Crawl different sites while testing your crawler. Testing multiple sites will help you find lots of bugs. You'll also get a feel for how to retrieve the information you need to crawl. For instance, I used to just index meta description tags for my personal search engine. When I started building IndieWeb Search, I realised there was so much more to getting meta descriptions (i.e. some people don't have them, some people use og:description).
Concurrency will help you index content much faster. I'd recommend starting with a standard program but then implementing concurrency if you want to scale up your search engine.
Don't use multiple threads on the same site without some kind of queries per second rate limit. You don't want to accidentally break someone's site by sending hundreds or thousands of requests within the space of a minute or two.
Don't reinvent the wheel for everything. I rely on libraries like BeautifulSoup and mf2py for HTML parsing and microformats parsing, respectively. These libraries are fast and help me do tasks that would otherwise be very hard to do.
Start small. Search engines can get really complicated, quickly.
Links are useful in ranking if your search engine indexes multiple sites. I noticed a major bump in the quality of search results on IndieWeb Search when I started taking into account the number of incoming links pointing to a web page. (NB: Adding links helped me address "name" queries like "jamesg.blog" or "Aaron Parecki" so that they return links that are more relevant to the site. Before using links as a ranking factor, relevance was all over the place for these sorts of queries, especially if a site used their name in many title tags and/or headings.)
Relevance is a hard problem to solve. Links help build relevance but ultimately you'll need to experiment with ranking weights and systems. I recommend Elasticsearch if you don't want to learn or worry too much about low-level search relevance algorithms. IndieWeb Search uses Elasticsearch. It's fast, robust, and is easily extensible to meet our needs.
SQLite is not great for building a search engine that indexes multiple sites. Concurrency is really hard. Performance can be an issue if you index a lot of content. And your database might get very large and will thus may be slow on some cloud application platforms.
Building a search engine that indexes content for your own site is a different problem to indexing multiple sites. Building a search engine just for my blog helped me dip my toe into search. But there were growing pains while porting my search engine over to one that could index multiple sites (i.e. implementing concurrency, using Elasticsearch instead of SQLite, adjusting my crawler to address edge cases).
Python is a great language to use if you want to build a web crawler. (NB: This is subjective and biased because I generally use Python for scripting. But, there are so many libraries in Python that can help you with search. BeautifulSoup is great for parsing HTML. concurrent.futures is great for concurrency.)

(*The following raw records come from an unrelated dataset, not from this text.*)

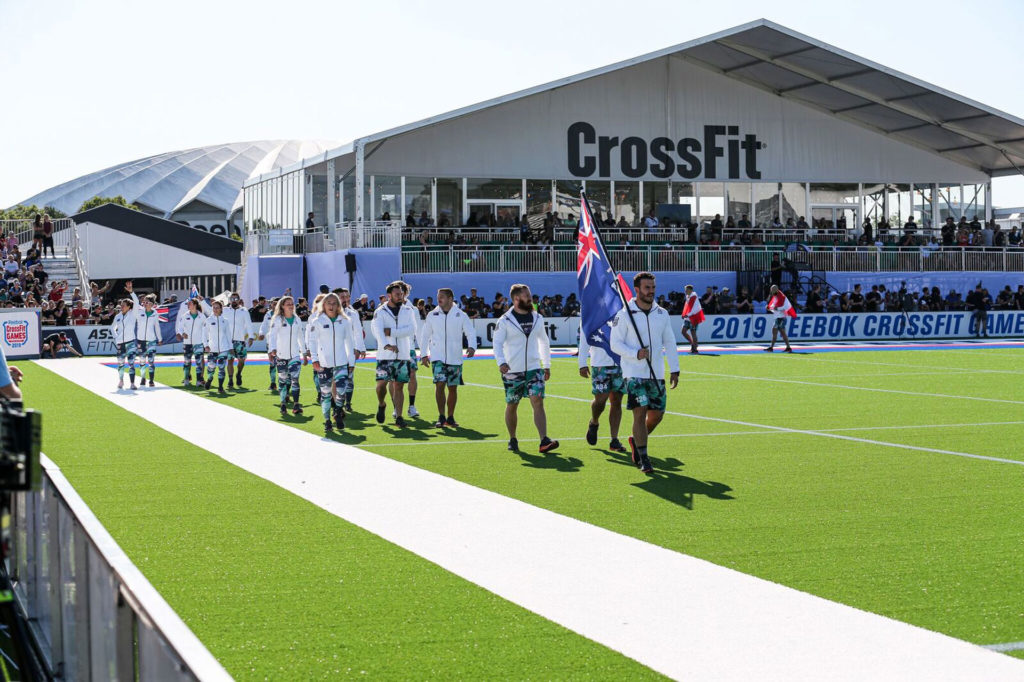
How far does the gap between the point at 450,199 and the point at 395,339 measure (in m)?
33.0

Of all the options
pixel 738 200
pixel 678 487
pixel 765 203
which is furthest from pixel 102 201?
pixel 678 487

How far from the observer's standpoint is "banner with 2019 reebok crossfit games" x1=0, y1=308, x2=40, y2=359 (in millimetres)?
35344

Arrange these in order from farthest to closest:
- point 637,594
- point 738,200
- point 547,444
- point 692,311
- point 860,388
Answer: point 738,200 < point 692,311 < point 860,388 < point 547,444 < point 637,594

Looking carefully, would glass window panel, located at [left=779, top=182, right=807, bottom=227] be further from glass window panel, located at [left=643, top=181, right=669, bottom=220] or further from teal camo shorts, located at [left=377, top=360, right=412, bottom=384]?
teal camo shorts, located at [left=377, top=360, right=412, bottom=384]

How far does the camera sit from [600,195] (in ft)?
167

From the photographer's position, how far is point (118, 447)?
14.6 meters

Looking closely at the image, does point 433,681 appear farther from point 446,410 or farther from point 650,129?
point 650,129

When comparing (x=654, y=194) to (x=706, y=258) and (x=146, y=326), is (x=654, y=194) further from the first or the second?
(x=146, y=326)


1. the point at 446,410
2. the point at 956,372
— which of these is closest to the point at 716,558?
the point at 446,410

Above are a few notes on designing a search engine. I am by no means an expert on search but I wanted to share some things that have been useful to me in building a search engine for my blog and, eventually, IndieWeb Search. I hope that some of the notes above prove useful to anyone who wants to build a search engine. Search is difficult—really difficult—but there are plenty of resources out there that can help you. I have open-sourced the code for IndieWeb Search so anyone interested can take a peek behind the scenes to see how everything is working.